Climbing these types of first ascents in Alaska is different than almost everywhere else, Botzon said. Alpinists might have to wait weeks in the field for a weather window and hope for several days of calm.

“On a big wall you’re extremely exposed,” Botzon said. “There’s thousands and thousands of feet of air all the way around you and you’re in a vertical realm. You can maybe get a skinny little ledge. If a huge storm comes in and you’re on a wall, there’s a good chance you’re going to die.”

“(Botzon) and Will (Wacker) are a climbing machine,” Svenson said. “They’re glacier climbing, bushwhacking animals.”

Wacker’s skill navigating alpine and glacial terrain mixed with Botzon’s knowledge of technical, big wall climbing creates the necessary union to operate in this cold, unpredictable and unforgiving landscape where they expect to fail half the time.

“You end up waiting a lot and you’re just stir crazy as all hell and you’re just gunning to get something done,” Wacker said. “It’s a weird feeling when something doesn’t work out. It doesn’t give a rat’s a** about your intentions or your ego or what you want to do. It’s going to do what it wants. If you’re not in tune with that then you’re going to get spanked. You might get killed too.”

Wacker and Botzon attempted another first ascent this summer in a different zone Wacker named Grand Central. They failed. A week-long storm iced over the route they planned and snow accumulated fast. The weather improved and they moved across the glacier to try a different route when Wacker triggered an avalanche. Wind blew a lot of snow around during their trip and Wacker said they were traversing a lot of hard pack.

“There was a crack coming off my skis where I was skinning across,” Wacker said. “I was not really liking the spot but was almost around the corner and I just went for it and it just settled and pulled out below me.”

“It was the closest I’d ever seen someone to dying,” Botzon said of the avalanche that came down just below Wacker.

Although they had enough food to stay out for a month, Botzon was ready to call it after the avalanche and poor weather conditions.

Wacker is familiar with the Grand Central region. He’d explored the areas before he met Botzon. Wacker topped out on 12 peaks in the Grand Central area during four trips since 2004. He never wrote anything up in the American Alpine Journal because he didn’t want to attract attention to the area. There were still a lot of peaks to explore and climb, Wacker said. When he returned home from a climbing trip he opened up an outdoor gear catalog.

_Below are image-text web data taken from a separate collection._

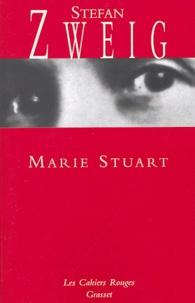 Stefan Zweig - Marie Stuart.
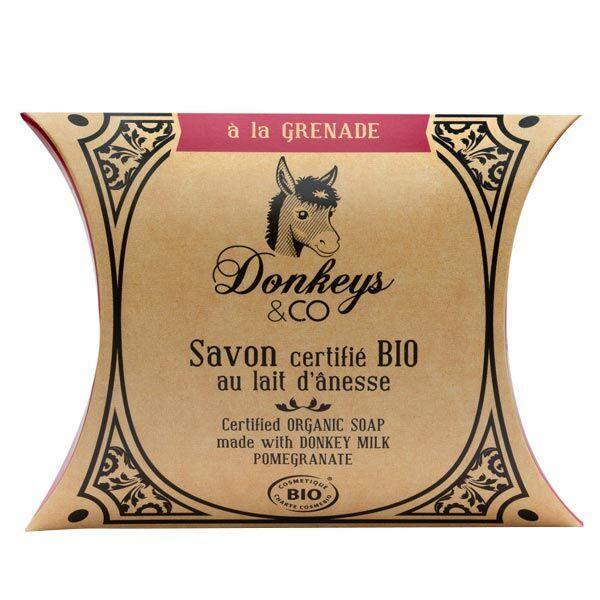 Donkeys & Co Savon Au Lait d'Ânesse Grenade Bio 100g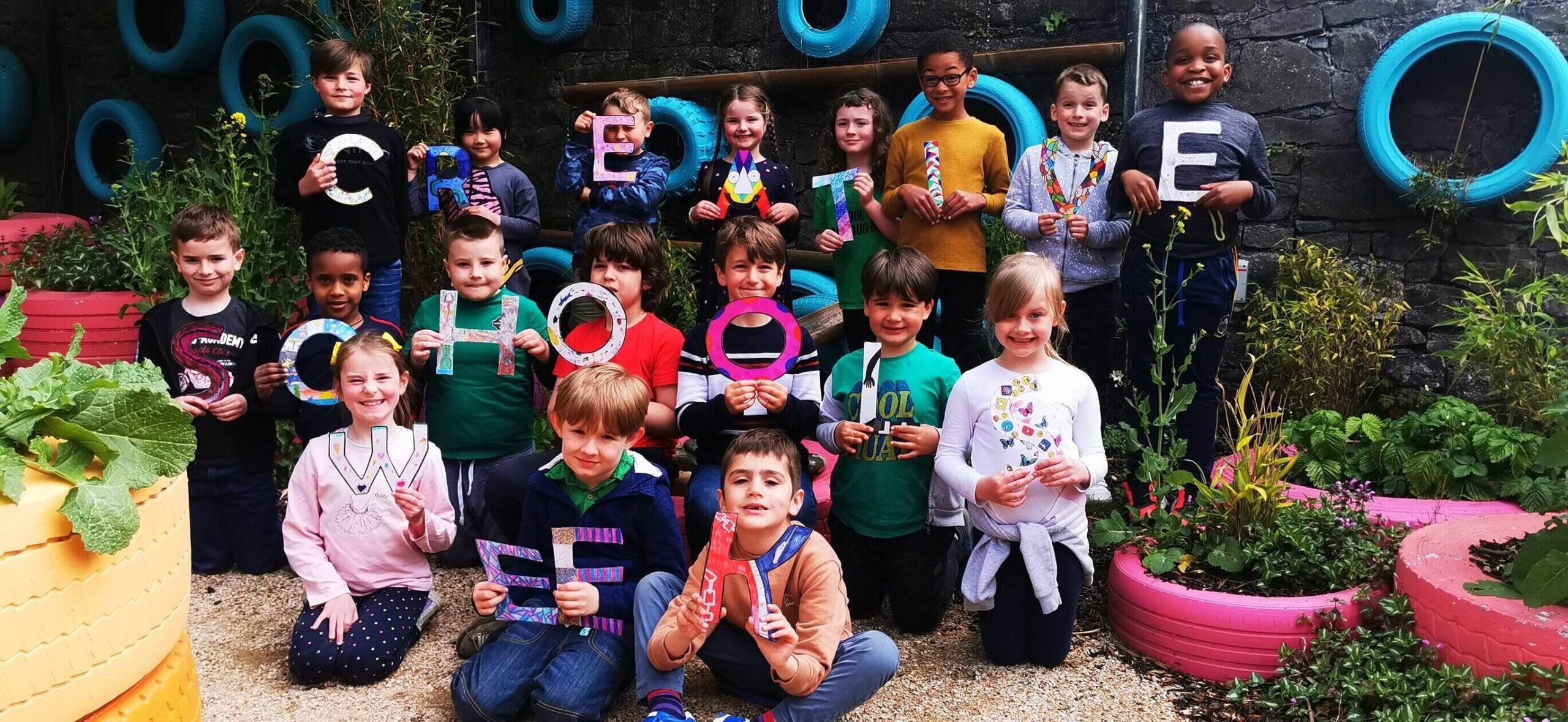 Creative Schools Week 2021 - pictured above are pupils of Saint Michael's National School.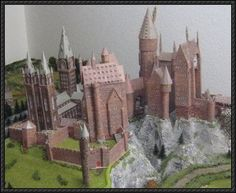 Harry Potter Wizard Castle free papercraft download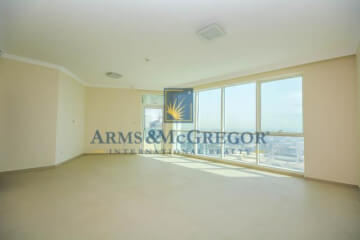 Penthouses for Sale in Marina Diamond 6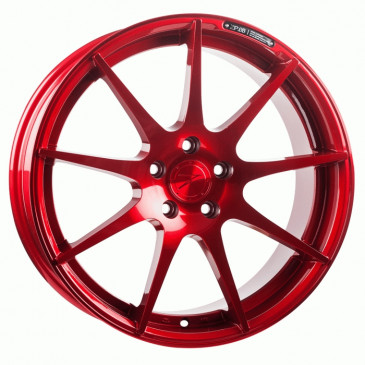 Z-Performance ZP.08 Deep Concave Candy Red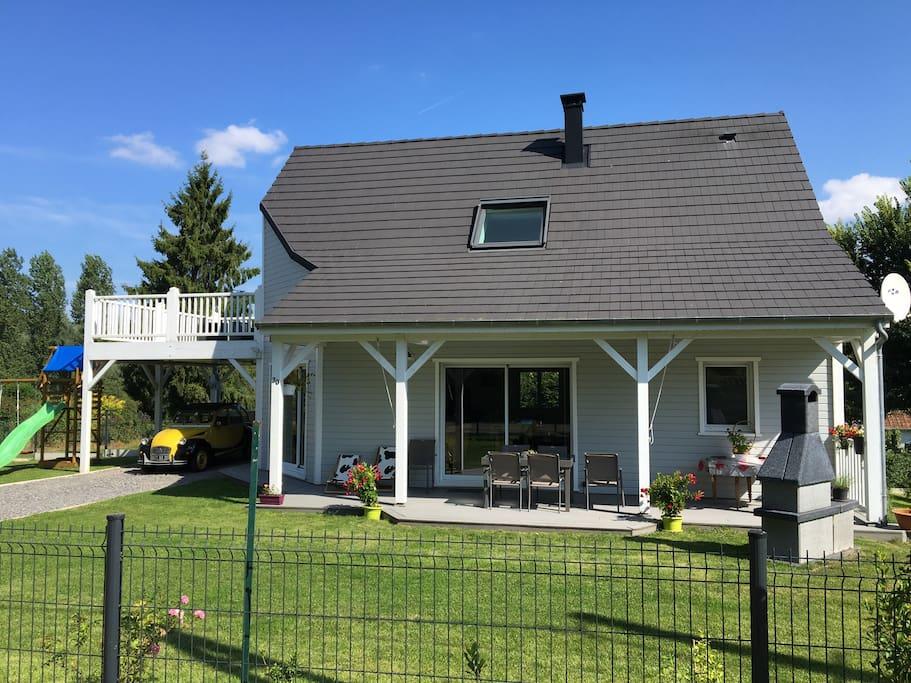 Confort et calme prox baie de somme villas louer for Baie de somme location maison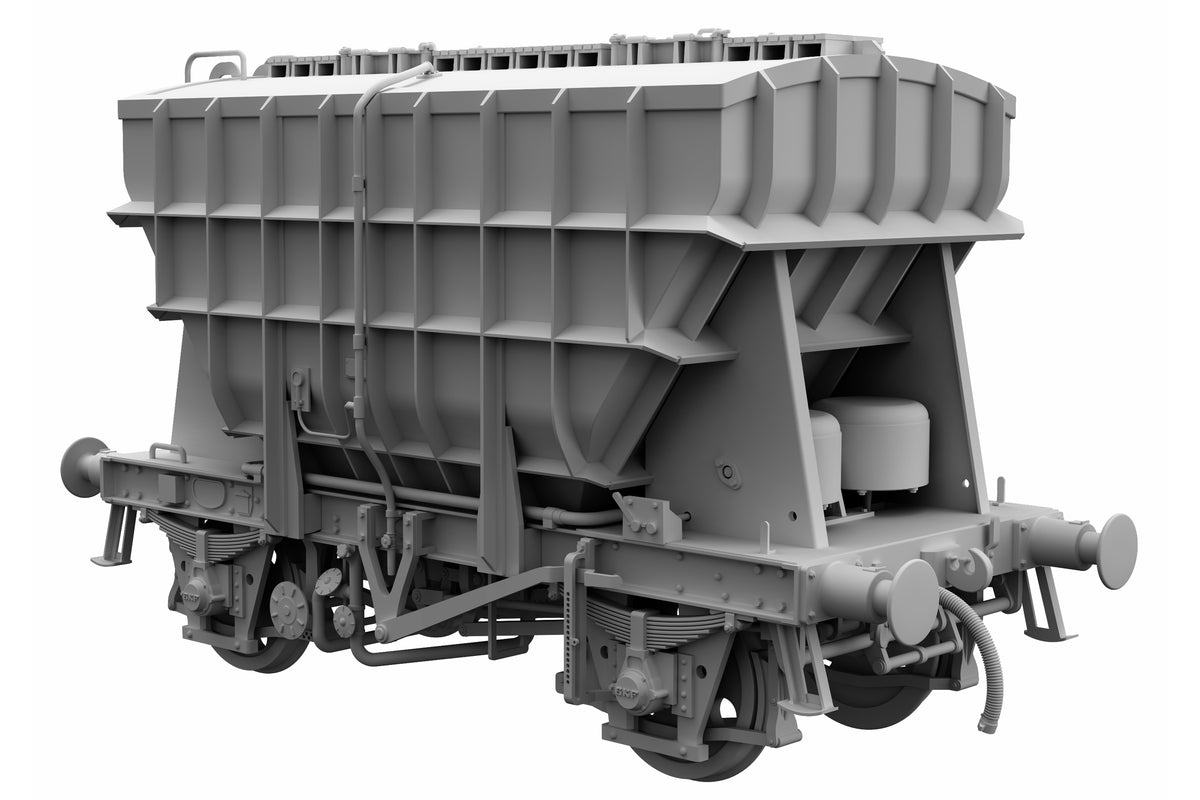 Ellis Clark Trains E73-1-2B Finescale O Gauge Presflo Wagon 'Tunnel Cement' 'B887990' (TOPS), Bauxite (Pre-order)
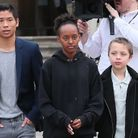 Pax Thien, Zahara et Knox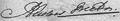 Handtekening Nicolaas Beets.png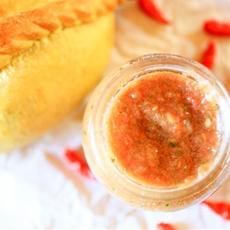 Llajua (Bolivian Spicy Sauce)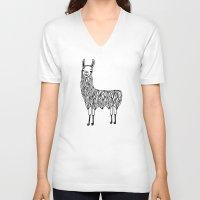 llama V-neck T-shirts featuring Llama by Lizzie Scott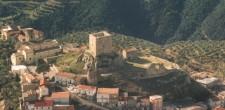 Belcastro castello panorama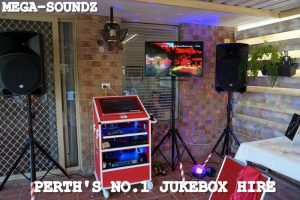 Amazing Touch Screen Karaoke And Music Video Jukebox Hire Perth.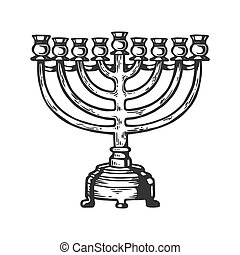Menorah Hanukkah candelabrum candle holder with multiple arms engraving vector illustration. Scratch board style imitation. Black and white hand drawn image.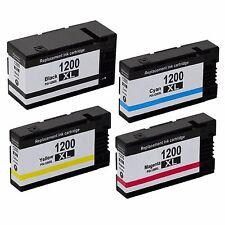 4 PK PGI 1200XL 1200 XL NON-OEM Ink Cartridges For Canon MAXIFY MB2020 MB2320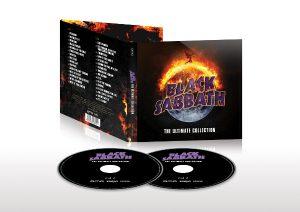 black-sabbath-ultimate-collection-9705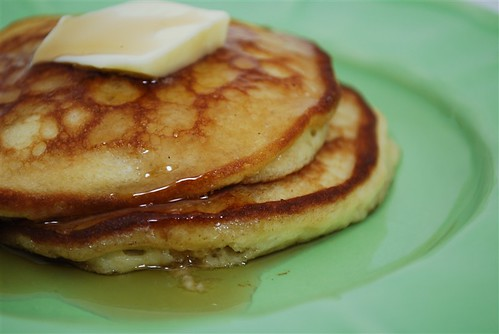 Sour Cream Pancakes - your homebased mom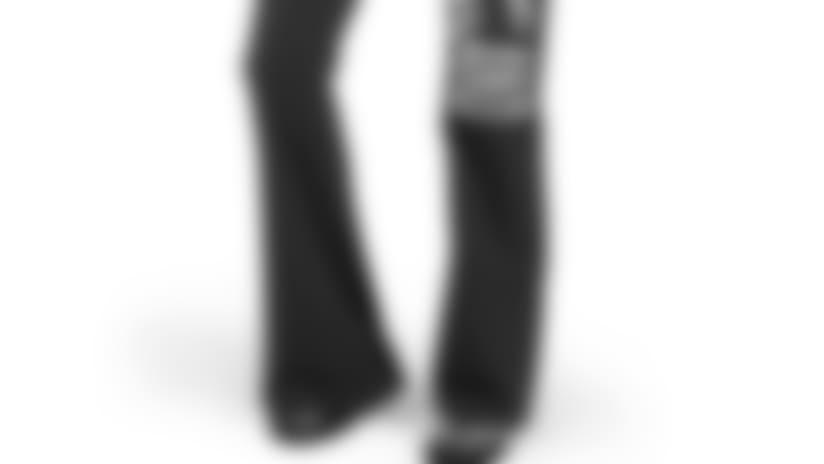 ladies47powerstretchpants.jpg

“I came back from that trip and I opened a Patagonia catalog and there was that summit that we just climbed and was like holy s**t somebody got up it before us,” Wacker said.

It turns out the climbers who took the photo didn’t summit any of the peaks. They explored the same zone in 2004, wrote it up in the American Alpine Journal and named it “Greyskull Valley,” although they never topped out on a peak.

Last summer a group of sponsored climbers also flew into the Rapa Nui zone to put up their own first ascents. It’s a taboo subject for Botzon and he didn’t want to comment too much on what will likely be an influx of interest from climbers around the world to the region.

Local climber Kevin Forster went up with a sponsored team last year to climb a line on Rapa Nui, but Wacker, Botzon and their team climbed and established the Northern Belle route three weeks before.

This past summer in Grand Central, Wacker and Botzon found some rappel anchors from other climbers. Through word of mouth and the write-ups in the American Alpine Journal, the larger climbing community has become aware and excited about the region, Botzon said.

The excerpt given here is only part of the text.